É pra isso que as pessoas precisam acordar. O gigante acordou? Ótimo! Mas, o gigante precisa deixar de olhar para o próprio umbigo e passar a olhar ao seu redor. Olhar para as mazelas que a sociedade ajudou a criar enquanto estava adormecida e pensando em si própria. Olhar para as favelas que se formam na periferia da cidade grande por pessoas que não conseguem um emprego e um lugar decente para morar.

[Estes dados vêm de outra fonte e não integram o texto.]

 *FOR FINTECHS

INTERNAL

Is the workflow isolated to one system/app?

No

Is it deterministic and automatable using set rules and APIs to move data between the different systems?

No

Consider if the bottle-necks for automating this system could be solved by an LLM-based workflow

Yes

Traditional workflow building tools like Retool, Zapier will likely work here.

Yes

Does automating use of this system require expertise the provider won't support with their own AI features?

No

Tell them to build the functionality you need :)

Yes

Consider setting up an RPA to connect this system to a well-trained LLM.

As pessoas precisam acordar para o dia da eleição, ao invés de apenas aproveitar o dia de sol e ir para a praia, viajar. Precisam acompanhar o trabalho do candidato que ajudou eleger, seja o cargo que for; quais os projetos que eles apresentam; como votam e como conduzem a coisa pública. As pessoas precisam parar de se omitir quando acham que o assunto não lhe diz respeito e só se manifestar quando o outro já está rouco de tanto gritar que as coisas não estão funcionando bem há bastante tempo e ninguém ouve.
A cidadania é um exercício diário de quem se preocupa constantemente com o próximo, com as coisas ao redor, com os direitos e com os deveres e deve ser exercida por todos no pensamento de um bem comum. Não adianta achar que o vizinho é desonesto quando você encontra um objeto alheio e não procura devolvê-lo ao legítimo dono. Não adianta chamar o outro de corrupto quando você tem um emprego e arranja desculpas para não trabalhar. Não adianta chamar o guarda de corrupto quando você paga propina a ele para não ser multado porque fez algo errado no trânsito ou não pagou os impostos devidos. Não adianta o empresário, o patrão  querer funcionários honestos quando ele sonega impostos ou aumenta os preços dos produtos sem justificativa que não seja o do lucro excessivo. Não adianta cobrar honestidade dos políticos se não formos honestos com as pessoas. Honestidade não é apenas relacionada a dinheiro, é relacionada, também, a caráter; a personalidade; a firmeza de atos e exemplos bons para os filhos.
Pense nisso! Essa manifestação coletiva que o Brasil vive e a mudança de atitude que devemos tomar daqui em diante, é o maior legado que esse país pode ter.